教皇としてポーカーフェイスを崩していないものの内心はバクバクと心臓が早鐘を打っていた。まだ考えがまとまっていなかった。でも、もう、今を逃せばあの話をする機会はなくなるだろう。それに――。
「私の方からも一つ話があったのです」
「ほう」
「あら、そうなの」
「え、ええ。『精霊の導き』ゆえに、皆に話を出来る形に昇華できていなかったのですが、聖皇様の話で一つにつながりました」
「どういうこと。精霊からもその女を殺すよう指示があったとか」
「いえ、明確にそのような話をされてはいないのですが」
そこまで言って、教皇は息を大きく吐き出して呼吸を整えた。
「精霊との契約を破るものがあると言う話を聞きました。
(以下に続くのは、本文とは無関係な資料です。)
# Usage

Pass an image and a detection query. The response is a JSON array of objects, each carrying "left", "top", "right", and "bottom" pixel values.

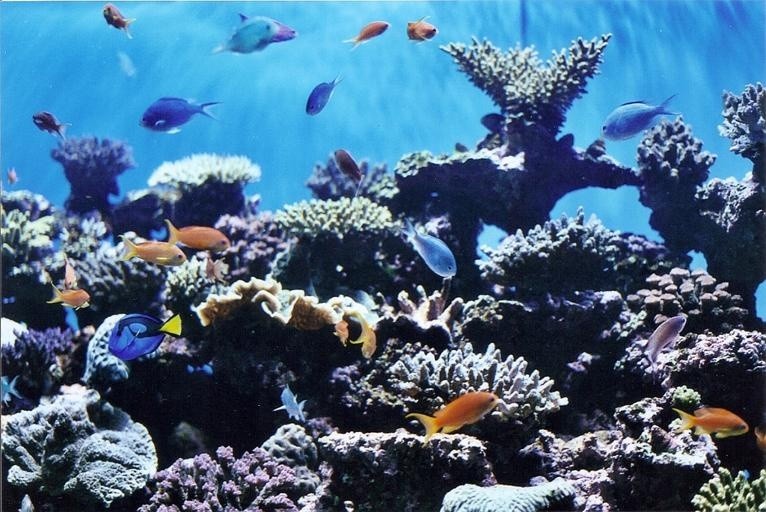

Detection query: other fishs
[{"left": 45, "top": 217, "right": 231, "bottom": 364}]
そして、そのもののことを『黒』と呼ばれていたのです。私は最初、魔神教徒のことを差しているのだと思っていたのですが、その少女は黒髪黒目というではありませんか」
「うむ」
「しかし、それだけでは……」
「ですが、この世界に生きるものであれば精霊との契約を破るなど考えられません。しかし、異界のものであれば――」
「あり得るということか」
「これでもう確定やな。二つとも可能性とはいえ、お互いに一人の人物を差すのだとすれば、それはもう何らかの手を打った方がええいうことやろ、違ったら違ってだしょうがない。次を考えてみようやないか。で、どうする。さっきも言うたが、わしの部隊を動かそか」
「いや、そもそもマランドン王国の貴族に世話になっているのなら、国王から一言命令を出させればいいだろう」
「そ、それはもちろん」
「だが、わしはこいつを信用してないからのー。わしはわしで動くことにするわ」
「卿もそれでよろしいですか」
「かまわぬ。元々明確に反対しているわけではない」
「よっしゃ、決定やな。ああ、そうや爺さん。わしんとこの部隊も半分はそっちに貸し出すわ。嬢ちゃん一人捕まえるのに何人も必要ないやろし、ゼロスの討伐には人は多い方がええやろ」」
「かたじけない」
「そ、それなら全員でもいいのでは。その少女に関しては私の方が責任をもって――」
「だから信用してない言うてるやろ」
「話は終わりということだな。私からも帝国内のイーグス派について報告がある。それについて話を――」
皇帝からの話を聞き流しながら、教皇はため息をひっそりと吐き出した。これで良かったのだろうか。本当に彼女こそが精霊の言っていた黒なのか。正直、分からないのだ。もっとはっきりと言ってほしいとは思うのだけれども、生きている世界が違うものと正しく意思の疎通など出来るはずもない。
でも、過去の経験からすれば、時が来れば理解出来る。
出来てしまう。
聖皇の話を聞いた時に、ああ彼女こそが精霊の言っていた人物だと直感的に理解していた。それもまた『精霊の導き』と呼ばれるものだと教皇は理解している。
ただ、それでも、生贄にされながらも必死に生きようとしている少女に死の運命を与えることに罪悪感を覚えてしまう自分は賢人と呼ぶには相応しくないのかもしれない。そんな風に考えていた。